Updated from Dec. 2
Fifth Third Bancorp
warned late Thursday that fourth-quarter earnings will fall far short of analyst expectations because the bank's securities portfolio got whacked by rising interest rates.
The Cincinnati-based bank said it expects to earn between 28 cents and 30 cents in the quarter. Before the announcement, the Thomson Financial consensus estimate had the bank earning 82 cents a share.
In premarket trading Friday, shares of Fifth Third fell $3.66, or 7.1%, to $48.
The big earnings miss is due to a series of steps the bank is taking to reposition its balance sheet for additional interest rate increases. Some of those steps involve the sale of $6.5 billion in securities and the early retirement of $3 billion in long-term debt.
The bank said it expects these steps to result in steep charges to earnings. It estimates an $80 million pretax charge due to the securities losses and a $260 million charge arising from the cancellation of interest rate swaps.
Interest rate swaps are a hedging device used by banks to protect themselves from wide swings in interest rates. Swaps are often used to hedge against fluctuations in the value of a bank's investment portfolio.
Fifth Third, like many banks, loaded up on mortgage-backed securities during the long period of low interest rates.
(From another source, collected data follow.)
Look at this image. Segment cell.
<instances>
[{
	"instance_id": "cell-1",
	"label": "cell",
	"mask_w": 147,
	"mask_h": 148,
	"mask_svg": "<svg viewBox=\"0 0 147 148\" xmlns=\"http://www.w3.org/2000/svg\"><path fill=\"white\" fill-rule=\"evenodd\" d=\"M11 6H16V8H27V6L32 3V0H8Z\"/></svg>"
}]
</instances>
The value of those investments, however, decreases as interest rates rise.
The Federal Reserve began raising interest rates this summer and has given indications it is not done raising rates.
"The actions we have announced today represent extremely difficult decisions that ultimately we feel are prudent and in the best long term interests of Fifth Third and its shareholders," said CEO George A. Schaefer Jr. "The losses and termination charges in the fourth quarter represent an investment in the future earnings potential of Fifth Third."